#### Exercise passage
In the present study, a comprehensive analysis of the age-related alterations in both mechanical and neuromuscular factors was conducted for the first time in both sexes with acceptable to excellent reliability for the variables of interest. The study revealed that both mechanical and neuromuscular properties were reduced with age, although with some peculiar sex-related differences especially in relation to muscle strength.

MVIC and RTD

As expected, young participants were stronger than older participants both for knee extension and flexion. In accord with previous studies (Lindle et al. 1997; Akima et al. 2001; Ditroilo et al. 2010), a lower maximal strength during knee extension and flexion was observed in the elderly people with a more evident age-related decline detected in males compared with females. Ageing has been also reported to be associated with decrease in the explosive power output (De Vito et al. 1998; Macaluso and De Vito 2003). When considering the same muscle group, a diminution in the ability to rapidly produce force seems to occur to a greater extent than a diminution in muscle strength. Indeed, in the present study, older participants exerted a slower contractile RTD for KE in comparison to young participants with a more pronounced decline in males than females. Loss of muscle mass is likely the most significant factor contributing to the different age-related declines for MVIC and RTD observed in OM compared to OF. Janssen et al. (2000) have shown that males are characterized with greater muscle mass than females with greater loss of muscle mass with ageing. It is well known that contractile RTD is strongly related with MVIC (Klass et al. 2008; Andersen et al. 2010); hence, presumably the different declines in males and females with advanced age are due to the greater absolute forces exerted by the YM than YF. The results of the present study have shown when RTD was expressed as %MVIC/s, there was no difference between young and older males and females, which would support previously published findings (Kent-Braun and Ng 1999; Thompson et al. 2014). Moreover, our results are comparable with the results of previous studies which have examined the age-related decline in maximal (i.e. MVIC) and rapid (i.e. RTD/rate of force development RFD) force generation capacity of different lower limb muscles: knee extensors (Ditroilo et al. 2010; Ditroilo et al. 2012), knee flexors (Thompson et al. 2013), ankle dorsi flexors (Klass et al. 2008) and ankle plantar flexors (Thompson et al. 2014). In absolute terms, a reduction in RTD is functionally relevant given that the ability to exert rapid force plays an important role in explosive muscle performance, which is essential for the proper execution of daily living activities, such as maintaining balance and walking ability (Häkkinen et al. 1998b; Aagaard et al. 2002).

Neural activation (surface EMG)

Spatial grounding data
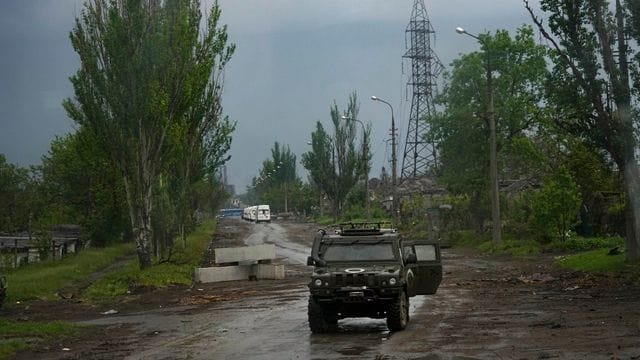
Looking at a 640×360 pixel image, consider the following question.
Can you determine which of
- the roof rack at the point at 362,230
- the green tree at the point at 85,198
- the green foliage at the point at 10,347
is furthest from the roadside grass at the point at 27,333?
the green tree at the point at 85,198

#### Problem details
In the passage above on age-related changes in muscle strength, copy the text from "In the present study, a" up to and including "to muscle strength.".

#### Exercise answer
In the present study, a comprehensive analysis of the age-related alterations in both mechanical and neuromuscular factors was conducted for the first time in both sexes with acceptable to excellent reliability for the variables of interest. The study revealed that both mechanical and neuromuscular properties were reduced with age, although with some peculiar sex-related differences especially in relation to muscle strength.